I was introduced to Multiple Sclerosis many years ago when my aunt was diagnosed with the disease. I was too young to fully appreciate the significance of her diagnosis, but I remember feeling the sadness among adult family members as we walked tirelessly through the rain in an effort to raise money for Multiple Sclerosis research. Unbeknownst to me, I was helping to raise money and awareness for a disease I would one day acquire.
The disease remained at arm’s length for most of my life; I was only reminded of its ferociousness at family gatherings when I witnessed my aunt’s decline in health. As the family grew older, there was less opportunity for family reunions and Multiple Sclerosis became like the crazy classmate you lost touch with after elementary school; you know he is out there, but there isn’t much effort to be reunited. Well, unfortunately, Multiple Sclerosis sought me out, knocked on my door, and informed me he was moving in… forever. Since I cannot kick him out, I have had to get to know him. Here is just a little information I have learned about Multiple Sclerosis.
The medical term “Multiple Sclerosis” is a fancy way of saying, “many scars.” The scars are formed on the brain and/or spinal cord by a confused immune system that mistakenly identifies the myelin sheath, the protective covering of nerve fibers in the central nervous system (CNS), as a foreign invader. The immune system attacks the myelin sheath, damages it, and leaves behind many scars. Unfortunately, this process does not usually occur once but numerous times throughout one’s life, causing extensive damage to the CNS. With the messaging system damaged, an individual experiences a litany of lifelong symptoms, some easily noticed while others remain hidden from onlookers (cognitive problems, imbalance, difficulty walking, spasticity, burning, tingling, facial pain, vertigo, incontinence, fatigue, bladder problems, depression, sexual problems, etc.). The symptoms one experiences are individualized, no two persons have the exact same symptoms, though there is usually some overlap.

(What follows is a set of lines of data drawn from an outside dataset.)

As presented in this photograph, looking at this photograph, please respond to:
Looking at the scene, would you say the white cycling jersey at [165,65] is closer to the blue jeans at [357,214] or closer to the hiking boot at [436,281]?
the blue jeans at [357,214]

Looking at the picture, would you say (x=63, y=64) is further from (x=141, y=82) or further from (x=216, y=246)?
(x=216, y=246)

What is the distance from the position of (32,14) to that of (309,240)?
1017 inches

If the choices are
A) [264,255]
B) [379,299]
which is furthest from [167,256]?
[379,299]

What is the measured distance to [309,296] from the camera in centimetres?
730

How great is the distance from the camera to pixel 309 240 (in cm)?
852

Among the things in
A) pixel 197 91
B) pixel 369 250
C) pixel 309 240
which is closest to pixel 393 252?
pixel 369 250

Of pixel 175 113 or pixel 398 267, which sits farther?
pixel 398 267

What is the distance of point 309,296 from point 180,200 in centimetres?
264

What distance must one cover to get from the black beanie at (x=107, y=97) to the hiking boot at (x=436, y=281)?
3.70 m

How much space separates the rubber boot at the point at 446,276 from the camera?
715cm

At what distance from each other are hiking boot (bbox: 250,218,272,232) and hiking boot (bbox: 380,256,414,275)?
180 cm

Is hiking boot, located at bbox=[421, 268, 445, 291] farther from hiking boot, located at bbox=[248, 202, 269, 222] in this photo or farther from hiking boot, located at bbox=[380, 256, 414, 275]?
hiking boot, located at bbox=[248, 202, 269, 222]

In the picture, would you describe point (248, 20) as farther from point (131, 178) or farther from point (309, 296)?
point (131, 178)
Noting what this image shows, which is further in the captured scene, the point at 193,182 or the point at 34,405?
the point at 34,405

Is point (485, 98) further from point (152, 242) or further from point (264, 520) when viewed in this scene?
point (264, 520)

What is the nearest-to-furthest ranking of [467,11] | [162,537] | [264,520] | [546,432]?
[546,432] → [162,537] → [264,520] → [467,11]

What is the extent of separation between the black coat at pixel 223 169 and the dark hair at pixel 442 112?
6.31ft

Still the disease that affects an estimated 400,000 Americans and over 2.3 million people worldwide remains, to a large extent, mysterious. Yes, it has a name, and its actions after onset are well documented, but research has yet to fully uncover its cause. There is believed to be a genetic link, but “bad” genes do not guarantee one will get the disease. There seems to be an environmental aspect to the onset of the disease as well, genetics cock the hammer while an environmental factor pulls the trigger. It’s quite cruel actually, for it places at least part of the blame on those suffering. If only they hadn’t enjoyed a certain food or hadn’t chosen to live at a certain place, perhaps Multiple Sclerosis wouldn’t have found them, some wonder in pain. Unfortunately , all the pondering and second guessing does little good, because there are no do-overs; at this point, it is a chronic disease that one can only hope to contain.
Thanks be to God, there are numerous medications available that help contain the disease if it is diagnosed and treated early. Everything from injections, pills, and infusions has been created by pharmaceutical companies to help slow the progression of the disease by lengthening the span between attacks. There are also some promising regenerative medications (Anti-lingo, still in clinical trials) that may help the body repair the damage already done to the CNS. While twenty years ago, Multiple Sclerosis was nearly certain to send one into a wheelchair; now, it is only a possible consequence of the disease.
So, how is Multiple Sclerosis treating me? For a chronic disease, I suppose okay. After moving in on March 4, 2014 I have struggled to keep the disruptive roommate locked up and in the basement. I am still searching for my drug of choice to contain the disease, but I have hope that Rituximab, the strongest and most effective medication available, will do the trick (first infusion scheduled 6.8.15, rescheduled 6.19.15). If Rituximab fails me, I will look to have HSCT performed (Dr. Burt, Northwestern) which has shown early signs of halting the disease long-term in some people. I have numerous hidden symptoms (don’t worry, I will spare you for now), but as of today my brain has been largely spared which allows me to function at a relatively high level. Yet I Trust.